Originally published by International Christian Concern
International Christian Concern (ICC) has learned that two nuns, Sister Miskintah and Sister Atur Joseph, and three orphans have been released after being held for 17 days near Mosul, Iraq. The five went missing on June 28th from Mosul and were held until being released on Monday. While there is a sense of relief over their release, the Christian community remains concerned about both their present and future in Iraq.
The two nuns ran a foster home for orphans near Mosul. When the Islamic State of Iraq and al Shams (ISIS) first attacked Mosul on June 9, the sisters were able to safely move all of the children out of Mosul to Dohuk in the Kurdish controlled region of Northern Iraq. “Sister Atur made quick visits to Mosul to check on the house and retrieve some of the girls’ belongings and work and study kits,” theAnkawa news site reports. “The two nuns disappeared on 28 June along with three of the young orphans who accompanied them on one of these brief visits to Mosul.”
The nuns have been praised for their faithful service despite the incredible difficulties Iraq has faced over the past decade. “In all these terrible years for our country, Sisters Atur and Miskinta have done a great job, without ever abandoning Mosul and allowing the girls to study,” Sister Luigina Sako toldFides on June 30.
After the sisters were discovered to be missing, church authorities contacted religious leaders of Mosul’s Sunni community immediately, to keep the situation under control and ensure that the individuals who had been stopped by ISIS militants were granted complete freedom of movement,Vatican Insider reported. “We were extremely worried for them, especially for the girls. We are overjoyed by the news that came from Dohuk today,” Sister Sako said.
“The nuns and the children were kept in a house, they were given food and were not treated badly,” says Patriarch Louis Raphael I. No ransom was paid for their release, the foster home, however, was ransacked and their car confiscated, he told Fides.
“There is a great feeling of rejoicing over having these five released,” Joseph Kassab, president of Iraqi Christians Advocacy and Empowerment, told ICC. “But the future is very unclear for Iraq’s Christians. It is bleak at this time. There is a lot of uncertainty and fear for their lives and for survival as a community. People are on the edge,” he continued.
Reports continue to emerge of the deteriorating situation in Iraq. ISIS has been imposing their extreme interpretation of Islamic rule in Mosul, and the land they control, spanning from central Iraq to northwestern Syria.
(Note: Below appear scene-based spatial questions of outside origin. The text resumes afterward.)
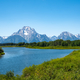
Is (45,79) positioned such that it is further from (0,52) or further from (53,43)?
(53,43)

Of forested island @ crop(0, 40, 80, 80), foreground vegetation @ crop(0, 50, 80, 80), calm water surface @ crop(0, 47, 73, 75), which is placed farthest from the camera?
calm water surface @ crop(0, 47, 73, 75)

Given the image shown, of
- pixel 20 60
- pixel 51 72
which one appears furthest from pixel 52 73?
pixel 20 60

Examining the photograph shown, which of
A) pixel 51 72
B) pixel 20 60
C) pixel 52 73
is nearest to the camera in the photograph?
pixel 52 73

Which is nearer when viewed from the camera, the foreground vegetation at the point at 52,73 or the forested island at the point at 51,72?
the foreground vegetation at the point at 52,73

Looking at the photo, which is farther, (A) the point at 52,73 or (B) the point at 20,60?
(B) the point at 20,60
Hundreds of thousands have been driven from their homes, access to drinking water and food and sanitation is creating a humanitarian crisis for those displaced from their homes.
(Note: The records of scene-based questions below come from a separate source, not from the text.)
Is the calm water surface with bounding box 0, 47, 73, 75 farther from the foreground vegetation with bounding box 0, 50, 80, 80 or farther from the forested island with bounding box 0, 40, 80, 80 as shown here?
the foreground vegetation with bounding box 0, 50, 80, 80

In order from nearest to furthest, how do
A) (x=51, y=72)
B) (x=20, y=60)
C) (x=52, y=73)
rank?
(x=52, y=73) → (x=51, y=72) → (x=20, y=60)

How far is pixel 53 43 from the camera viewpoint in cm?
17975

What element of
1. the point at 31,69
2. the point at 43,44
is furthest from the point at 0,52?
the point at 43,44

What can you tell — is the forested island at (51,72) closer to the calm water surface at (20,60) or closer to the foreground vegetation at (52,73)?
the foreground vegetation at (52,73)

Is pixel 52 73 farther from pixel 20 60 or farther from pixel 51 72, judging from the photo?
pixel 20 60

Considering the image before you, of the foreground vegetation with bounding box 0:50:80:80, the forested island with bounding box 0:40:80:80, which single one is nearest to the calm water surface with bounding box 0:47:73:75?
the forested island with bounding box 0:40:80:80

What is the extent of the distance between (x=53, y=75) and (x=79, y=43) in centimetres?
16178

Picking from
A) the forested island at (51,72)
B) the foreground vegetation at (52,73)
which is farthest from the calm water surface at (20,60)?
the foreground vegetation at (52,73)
Todd Daniels, ICC Regional Manager for the Middle East, said, “We rejoice at the safe return of Sisters Atur and Miskinta and the three young people with them. We remain extremely concerned about the fate of Iraq’s Christians. As a religious minority they are facing threats from both sides in the conflict and ensuring their survival is a burden that the international community cannot afford to ignore.”